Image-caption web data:
§ §

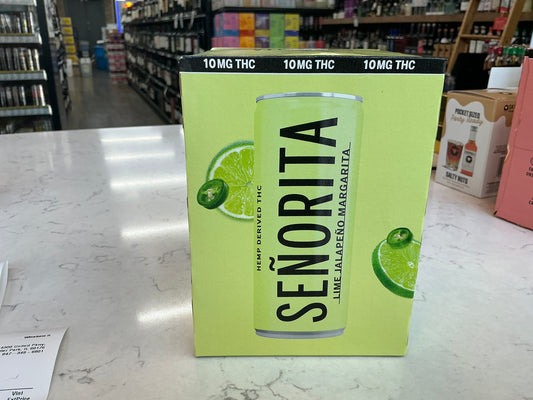 Senorita 10mg THC Lime Jalapeño Margarita (4pk)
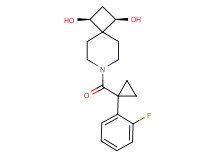 (1R*,3S*)-7-{[1-(2-fluorophenyl)cyclopropyl]carbonyl}-7-azaspiro[3.5]nonane-1,3-diol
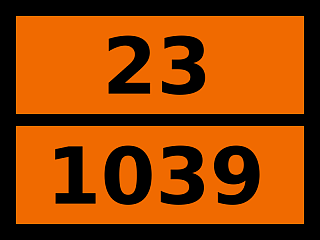 Табличка опасный груз "23-1039. Эфир этилметиловый"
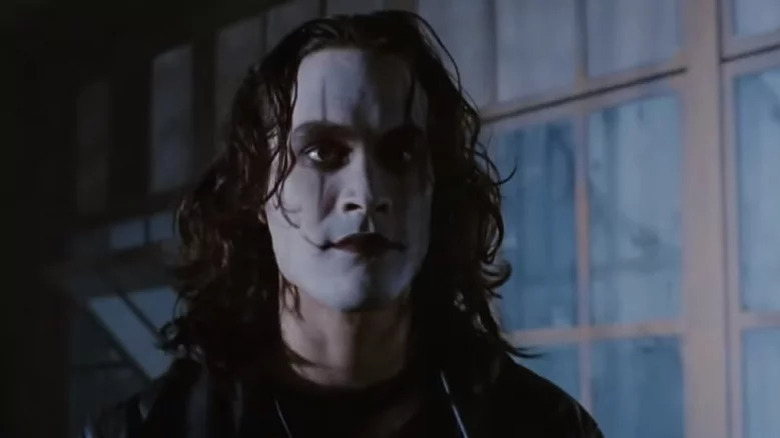 Brandon Lee in Crow makeup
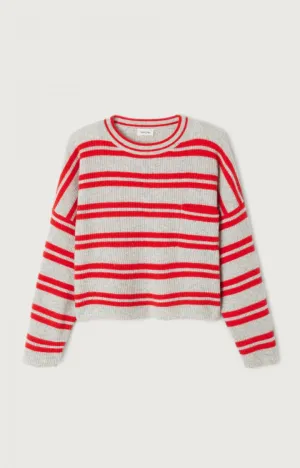 American Vintage - Rax Sweater (Grey / Red)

§ §

> _Exercise description_: Print all of the records shown above exactly, leaving out each picture.

> _Solution_:
 Senorita 10mg THC Lime Jalapeño Margarita (4pk)
 (1R*,3S*)-7-{[1-(2-fluorophenyl)cyclopropyl]carbonyl}-7-azaspiro[3.5]nonane-1,3-diol
 Табличка опасный груз "23-1039. Эфир этилметиловый"
 Brandon Lee in Crow makeup
 American Vintage - Rax Sweater (Grey / Red)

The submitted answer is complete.